Strides are an important discrete hyperparameter in convolutional neural networks. Together with pooling layers they control the amount of downsampling happening in the data processing, and changes in them can significantly affect accuracy. Therefore, a costly hyperparameter search for the best strides is often necessary to reach optimal performance of a CNN.
What if we could learn the best strides directly instead of performing a discrete search? [Ria22L] introduces the DiffStride layer that does exactly that - a keras implementation is provided by the authors.
There are two main ideas underlying the new layer:
- Instead of reducing the image size through strided convolution followed by pooling, it is done by cropping the discrete Fourier transform (DFT) of the image around its center and transforming back. This operation is a low pass filter, the DFT is differentiable and pooling of this type, called “Spectral Pooling” [Rip15S], has been shown to perform well in CNNs.

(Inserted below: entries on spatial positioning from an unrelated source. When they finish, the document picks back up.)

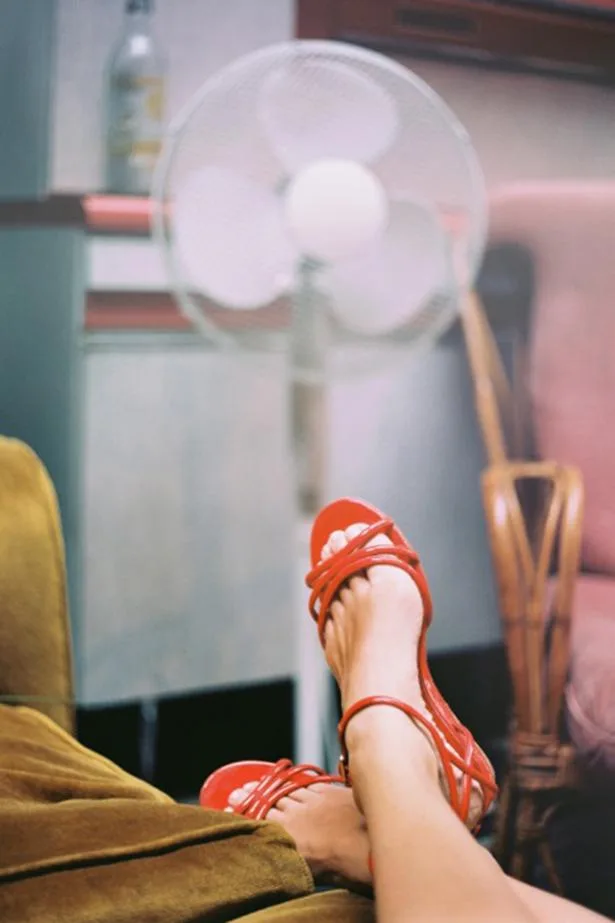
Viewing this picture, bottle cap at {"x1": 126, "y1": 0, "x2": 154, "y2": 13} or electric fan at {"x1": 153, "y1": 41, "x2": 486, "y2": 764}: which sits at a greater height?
bottle cap at {"x1": 126, "y1": 0, "x2": 154, "y2": 13}

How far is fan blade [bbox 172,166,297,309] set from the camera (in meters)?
1.24

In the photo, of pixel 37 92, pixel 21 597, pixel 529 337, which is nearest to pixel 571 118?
pixel 529 337

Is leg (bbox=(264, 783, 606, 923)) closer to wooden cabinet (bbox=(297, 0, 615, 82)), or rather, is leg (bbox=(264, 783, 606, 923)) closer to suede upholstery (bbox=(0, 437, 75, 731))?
suede upholstery (bbox=(0, 437, 75, 731))

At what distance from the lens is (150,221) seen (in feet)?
4.72

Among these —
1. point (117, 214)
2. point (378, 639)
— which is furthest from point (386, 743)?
point (117, 214)

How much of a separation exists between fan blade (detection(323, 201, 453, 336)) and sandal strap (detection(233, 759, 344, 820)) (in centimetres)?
56

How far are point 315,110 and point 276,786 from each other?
807 mm

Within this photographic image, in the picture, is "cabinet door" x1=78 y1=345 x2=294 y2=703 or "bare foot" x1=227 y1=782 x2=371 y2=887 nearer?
"bare foot" x1=227 y1=782 x2=371 y2=887

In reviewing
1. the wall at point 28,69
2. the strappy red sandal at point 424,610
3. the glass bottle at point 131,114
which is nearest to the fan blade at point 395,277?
the strappy red sandal at point 424,610

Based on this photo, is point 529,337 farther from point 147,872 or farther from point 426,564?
point 147,872

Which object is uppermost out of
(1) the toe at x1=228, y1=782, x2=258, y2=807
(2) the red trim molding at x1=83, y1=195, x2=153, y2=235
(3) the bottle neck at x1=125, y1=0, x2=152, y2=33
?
(3) the bottle neck at x1=125, y1=0, x2=152, y2=33

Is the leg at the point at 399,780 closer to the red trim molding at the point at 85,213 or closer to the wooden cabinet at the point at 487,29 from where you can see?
the red trim molding at the point at 85,213

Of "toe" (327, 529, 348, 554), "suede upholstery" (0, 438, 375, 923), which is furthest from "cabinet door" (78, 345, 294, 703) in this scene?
"suede upholstery" (0, 438, 375, 923)

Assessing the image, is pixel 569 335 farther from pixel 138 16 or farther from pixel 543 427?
pixel 138 16
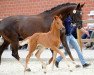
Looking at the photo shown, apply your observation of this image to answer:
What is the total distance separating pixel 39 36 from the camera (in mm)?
10227

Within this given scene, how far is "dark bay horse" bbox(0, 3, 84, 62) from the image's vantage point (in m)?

- While cropping to a fixed size box is non-differentiable (in the size of the box), this cropping can be softened to multiplication with a parametrized, mask-like matrix which is differentiable in the parameter governing its size. This mechanism was put forward in “Adaptive attention span in transformers” [Suk19A] for learning the size of attention context in transformer layers. The soft mask from that paper is shown in the figure. The parameter $z$ determines its size, taking a derivative w.r.t. $z$ results in a non-trivial gradient because of the non-constant profile of the soft mask and thus $z$ can be learned through gradient descent. $R$ becomes a hyperparameter of the neural network.
The DiffStride layer is a combination of these ideas - a 2-dimensional soft mask, analogous to the one-dimensional discussed above, is multiplied with the DFT of the input. The height and width of the soft mask can be learned through gradient descent. The region in which the soft mask is zero is cropped (a non-differentiable operation which is performed with stop-grad) and the inverse DFT results in a smaller image. This processing is displayed in the architecture diagram below.
Experiments show that comparable or even slightly better performance to optimal strides (found through discrete search) in a normal Resnet can be reached starting out with random strides and using the new DiffStride layer. This paper is thus a valuable contribution for all practitioners who don’t want to run a hyperparameter search over strides when training a CNN.